Board chairman Ben Surratt will assemble a search committee and hire an executive search firm to assist in the search for a new executive director. Schiminger has offered to remain beyond his May 31 retirement date if needed to assist with the transition.
During his tenure, Schiminger oversaw a number of successful initiatives, including converting the IBMA to a 501(c)(3) organization; creating greater awareness of IBMA’s trust fund and foundation for potential donors and recipients; increasing programming to foster diversity and inclusion in bluegrass music; improving IBMA’s online visibility through a new website and e-newsletter, among other efforts; mobilizing the IBMA trust fund to assist those in need during the pandemic; and executing a virtual version of the IBMA World of Bluegrass event.
“I was honored and humbled by my selection in early 2015, and I feel more so today knowing the true weight of the responsibilities in my role,” said Schiminger in a release. “It was impossible to foresee the incredible experiences and friendships I have gained throughout this time. I arrived embracing the challenges facing all of us to build upon the IBMA’s successes and make impactful progress to strengthen and move the association forward for even greater future success. I could not be more proud of the achievements we have all made together.”
Alistair White has been promoted to head of streaming and audience – UK music at international artist management company YMU. He was previously streaming strategy and partnerships manager.
White’s appointment is effective immediately; he will report directly to Iain Watt, managing director of YMU’s UK music division.
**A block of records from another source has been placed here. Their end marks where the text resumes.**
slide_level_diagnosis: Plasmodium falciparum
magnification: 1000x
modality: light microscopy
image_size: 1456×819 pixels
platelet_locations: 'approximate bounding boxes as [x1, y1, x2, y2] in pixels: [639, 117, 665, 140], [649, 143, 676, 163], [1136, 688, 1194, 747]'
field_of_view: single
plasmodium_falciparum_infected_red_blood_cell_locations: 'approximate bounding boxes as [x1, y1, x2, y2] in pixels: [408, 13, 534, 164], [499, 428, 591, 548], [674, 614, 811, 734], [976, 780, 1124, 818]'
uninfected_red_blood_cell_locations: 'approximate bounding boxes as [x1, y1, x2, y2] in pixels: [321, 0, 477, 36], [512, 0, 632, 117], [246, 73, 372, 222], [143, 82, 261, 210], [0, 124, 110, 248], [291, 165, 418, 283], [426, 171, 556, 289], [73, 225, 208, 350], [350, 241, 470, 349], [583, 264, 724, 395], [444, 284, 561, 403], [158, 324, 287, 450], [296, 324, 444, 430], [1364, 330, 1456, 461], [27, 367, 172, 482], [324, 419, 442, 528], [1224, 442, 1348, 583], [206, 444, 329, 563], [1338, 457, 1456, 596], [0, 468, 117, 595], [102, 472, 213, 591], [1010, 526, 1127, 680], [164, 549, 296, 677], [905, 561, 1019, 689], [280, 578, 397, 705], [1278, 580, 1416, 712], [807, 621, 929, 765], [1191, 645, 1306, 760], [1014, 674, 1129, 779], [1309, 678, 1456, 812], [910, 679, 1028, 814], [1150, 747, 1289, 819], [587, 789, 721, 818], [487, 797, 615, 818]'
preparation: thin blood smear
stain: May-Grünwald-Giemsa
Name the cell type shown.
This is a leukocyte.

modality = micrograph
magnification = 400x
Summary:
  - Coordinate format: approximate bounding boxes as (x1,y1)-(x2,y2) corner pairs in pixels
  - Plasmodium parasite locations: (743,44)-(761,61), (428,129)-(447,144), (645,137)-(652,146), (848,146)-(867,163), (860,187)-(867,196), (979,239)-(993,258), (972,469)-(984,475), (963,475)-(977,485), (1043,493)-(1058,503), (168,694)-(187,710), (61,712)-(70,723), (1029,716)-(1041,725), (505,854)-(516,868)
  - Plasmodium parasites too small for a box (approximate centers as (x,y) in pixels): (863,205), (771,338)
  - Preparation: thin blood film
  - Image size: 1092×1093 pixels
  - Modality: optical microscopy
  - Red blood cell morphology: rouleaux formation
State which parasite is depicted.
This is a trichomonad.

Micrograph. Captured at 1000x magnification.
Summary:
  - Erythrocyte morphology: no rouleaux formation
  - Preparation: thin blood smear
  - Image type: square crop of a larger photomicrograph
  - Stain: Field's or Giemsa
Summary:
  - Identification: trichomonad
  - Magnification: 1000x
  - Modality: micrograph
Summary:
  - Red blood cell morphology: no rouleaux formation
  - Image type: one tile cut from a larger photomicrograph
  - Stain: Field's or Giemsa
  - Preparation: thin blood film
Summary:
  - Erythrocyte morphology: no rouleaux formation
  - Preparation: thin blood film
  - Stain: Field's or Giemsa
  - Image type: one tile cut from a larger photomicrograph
The two worked together for eight years at Machine Management before the firm’s 2018 acquisition by YMU.
In his new role, the London-based White will develop processes for identifying core and potential audiences so that YMU can create for strategic campaigns for its clients, which include James Arthur, Blink-182, Steve Aoki and Take That.
Artist, songwriter and producer Cliff Downs has been named senior vp of publishing and artist development at Given Entertainment.
As an artist, Downs was previously signed to Atlantic Records. In 2000, he won a Daytime Emmy for Best Original Song for co-writing “When I Think Of You,” which was featured in the soap opera One Life to Live. His songs have been recorded by artists including Foreigner, Wynonna and Gabby Barrett.